PAGE TEXT ::
______

Thanks for the initiative. Just a quick answer on this part:

 > In the Error log you'll see many new errors.   Papyrus is a big 
> offender.   Please someone on the Papyrus team, review what is going on 
> with all your preference pages!  They just don't work at all.

We have a single preference page (+ 2 sub pages), generated from an XText Grammar, which apparently has not been properly regenerated recently. Admittedly, when opening these 3 pages, that generates 12 errors in the log (4/page or subpage) and a bunch of Eclipse error dialogs, so it's scary. But that's a little bit harsh to jump to the conclusion that "Our preferences don't work at all". Anyway, we're looking into the issue.

Otherwise, that's an interesting initiative. Thanks for the feedback :)

______

AVAILABLE DATA ::
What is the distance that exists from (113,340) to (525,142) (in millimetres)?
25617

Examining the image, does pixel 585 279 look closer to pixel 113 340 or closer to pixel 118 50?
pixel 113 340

______

WRITTEN TASKS ::
**A)** Decide whether each statement below agrees with the reply about Papyrus. Answer yes or no for each, and quote the deciding words of the reply exactly. (i) The Papyrus preference page was generated from an XText Grammar. (ii) Opening the pages produces four errors in the log for each page or subpage. (iii) The writer accepts the claim that the Papyrus preferences do not work at all.
**B)** List every number written in digits in the reply about Papyrus, in the order it appears.
**C)** Reproduce the part of the reply about Papyrus between "Thanks for the initiative." and "into the issue.", inclusive.

RESPONSE LIST ::
**A)**
(i) Yes: "We have a single preference page (+ 2 sub pages), generated from an XText Grammar"
(ii) Yes: "that generates 12 errors in the log (4/page or subpage)"
(iii) No: "But that's a little bit harsh to jump to the conclusion that "Our preferences don't work at all"."

**B)** 2, 3, 12, 4

**C)**
Thanks for the initiative. Just a quick answer on this part:

 > In the Error log you'll see many new errors.   Papyrus is a big 
> offender.   Please someone on the Papyrus team, review what is going on 
> with all your preference pages!  They just don't work at all.

We have a single preference page (+ 2 sub pages), generated from an XText Grammar, which apparently has not been properly regenerated recently. Admittedly, when opening these 3 pages, that generates 12 errors in the log (4/page or subpage) and a bunch of Eclipse error dialogs, so it's scary. But that's a little bit harsh to jump to the conclusion that "Our preferences don't work at all". Anyway, we're looking into the issue.